Turn every line of the records below into a numbered list, skipping blank lines and leaving out the pictures.

====

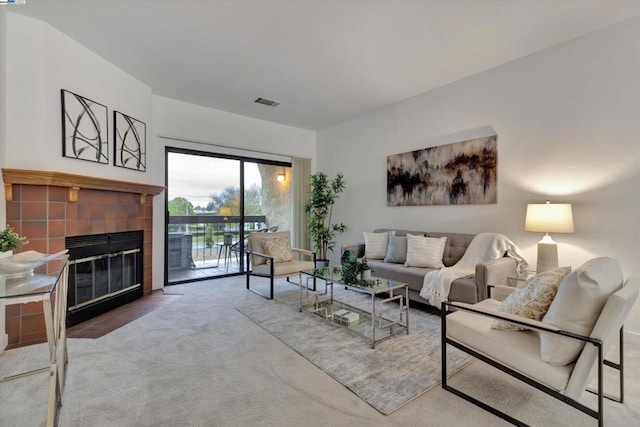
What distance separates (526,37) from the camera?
2.88 m

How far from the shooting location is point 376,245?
14.1 feet

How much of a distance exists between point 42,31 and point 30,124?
87cm

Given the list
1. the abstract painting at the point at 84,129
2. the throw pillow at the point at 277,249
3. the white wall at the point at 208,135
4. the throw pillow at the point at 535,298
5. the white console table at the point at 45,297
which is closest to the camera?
the white console table at the point at 45,297

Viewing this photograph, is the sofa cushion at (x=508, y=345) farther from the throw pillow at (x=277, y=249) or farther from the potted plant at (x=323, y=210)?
the potted plant at (x=323, y=210)

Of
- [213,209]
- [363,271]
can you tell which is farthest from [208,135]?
[363,271]

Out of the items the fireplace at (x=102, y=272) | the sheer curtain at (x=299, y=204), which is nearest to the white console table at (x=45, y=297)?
the fireplace at (x=102, y=272)

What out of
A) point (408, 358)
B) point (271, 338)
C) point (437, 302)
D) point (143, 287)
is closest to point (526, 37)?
point (437, 302)

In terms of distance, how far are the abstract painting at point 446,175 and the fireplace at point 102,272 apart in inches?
148

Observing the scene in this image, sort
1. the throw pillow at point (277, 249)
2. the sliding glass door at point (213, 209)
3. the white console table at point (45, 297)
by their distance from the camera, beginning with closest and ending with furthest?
the white console table at point (45, 297) < the throw pillow at point (277, 249) < the sliding glass door at point (213, 209)

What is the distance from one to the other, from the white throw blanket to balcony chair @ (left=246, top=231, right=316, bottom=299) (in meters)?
1.69

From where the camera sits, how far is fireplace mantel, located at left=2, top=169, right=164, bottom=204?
2.44m

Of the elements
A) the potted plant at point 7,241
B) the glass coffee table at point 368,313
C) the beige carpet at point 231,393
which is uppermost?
the potted plant at point 7,241

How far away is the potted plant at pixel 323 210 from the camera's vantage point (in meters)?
5.47

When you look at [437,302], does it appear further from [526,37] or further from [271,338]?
[526,37]
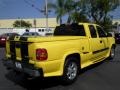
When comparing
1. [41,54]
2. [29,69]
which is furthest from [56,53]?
[29,69]

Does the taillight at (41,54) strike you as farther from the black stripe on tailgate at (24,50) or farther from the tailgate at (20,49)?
the black stripe on tailgate at (24,50)

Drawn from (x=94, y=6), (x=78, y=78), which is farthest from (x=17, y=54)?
(x=94, y=6)

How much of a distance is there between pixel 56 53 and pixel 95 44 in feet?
9.22

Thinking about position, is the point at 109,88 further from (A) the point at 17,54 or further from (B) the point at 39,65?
(A) the point at 17,54

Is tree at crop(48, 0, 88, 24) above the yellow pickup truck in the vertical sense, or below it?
above

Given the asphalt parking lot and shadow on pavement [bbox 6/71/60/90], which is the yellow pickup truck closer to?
the asphalt parking lot

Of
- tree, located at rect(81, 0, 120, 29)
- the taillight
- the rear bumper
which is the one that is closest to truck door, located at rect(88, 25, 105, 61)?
the taillight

====

ANSWER TO THE PROBLEM »
1. What distance separates (526,37) from the camera?
2. 2.88 m
3. How far from the shooting location is point 376,245?
4. 14.1 feet
5. How much of a distance exists between point 42,31 and point 30,124?
6. 87cm
7. Given the list
8. 1. the abstract painting at the point at 84,129
9. 2. the throw pillow at the point at 277,249
10. 3. the white wall at the point at 208,135
11. 4. the throw pillow at the point at 535,298
12. 5. the white console table at the point at 45,297
13. which is closest to the camera?
14. the white console table at the point at 45,297
15. Viewing this photograph, is the sofa cushion at (x=508, y=345) farther from the throw pillow at (x=277, y=249) or farther from the potted plant at (x=323, y=210)?
16. the potted plant at (x=323, y=210)
17. Of
18. - [213,209]
19. - [363,271]
20. can you tell which is farthest from [208,135]?
21. [363,271]
22. Out of the items the fireplace at (x=102, y=272) | the sheer curtain at (x=299, y=204), which is nearest to the white console table at (x=45, y=297)?
23. the fireplace at (x=102, y=272)
24. What out of
25. A) point (408, 358)
26. B) point (271, 338)
27. C) point (437, 302)
28. D) point (143, 287)
29. is closest to point (526, 37)?
30. point (437, 302)
31. In terms of distance, how far are the abstract painting at point 446,175 and the fireplace at point 102,272 apart in inches?
32. 148
33. Observing the scene in this image, sort
34. 1. the throw pillow at point (277, 249)
35. 2. the sliding glass door at point (213, 209)
36. 3. the white console table at point (45, 297)
37. by their distance from the camera, beginning with closest and ending with furthest?
38. the white console table at point (45, 297) < the throw pillow at point (277, 249) < the sliding glass door at point (213, 209)
39. What is the distance from one to the other, from the white throw blanket to balcony chair @ (left=246, top=231, right=316, bottom=299) (in meters)?
40. 1.69
41. From where the camera sits, how far is fireplace mantel, located at left=2, top=169, right=164, bottom=204?
42. 2.44m
43. Of the elements
44. A) the potted plant at point 7,241
45. B) the glass coffee table at point 368,313
46. C) the beige carpet at point 231,393
47. which is uppermost?
48. the potted plant at point 7,241
49. How far away is the potted plant at pixel 323 210 from the camera's vantage point (in meters)?
50. 5.47
51. When you look at [437,302], does it appear further from [526,37] or further from [271,338]?
52. [526,37]
53. When comparing
54. 1. [41,54]
55. 2. [29,69]
56. which is furthest from [56,53]?
57. [29,69]
58. Does the taillight at (41,54) strike you as farther from the black stripe on tailgate at (24,50) or farther from the tailgate at (20,49)?
59. the black stripe on tailgate at (24,50)
60. Drawn from (x=94, y=6), (x=78, y=78), which is farthest from (x=17, y=54)?
61. (x=94, y=6)
62. How much of a distance is there between pixel 56 53 and pixel 95 44 in feet?
63. 9.22
64. Thinking about position, is the point at 109,88 further from (A) the point at 17,54 or further from (B) the point at 39,65?
65. (A) the point at 17,54
66. Is tree at crop(48, 0, 88, 24) above the yellow pickup truck in the vertical sense, or below it?
67. above
68. Given the asphalt parking lot and shadow on pavement [bbox 6/71/60/90], which is the yellow pickup truck closer to?
69. the asphalt parking lot
70. Of
71. - tree, located at rect(81, 0, 120, 29)
72. - the taillight
73. - the rear bumper
74. which is the one that is closest to truck door, located at rect(88, 25, 105, 61)?
75. the taillight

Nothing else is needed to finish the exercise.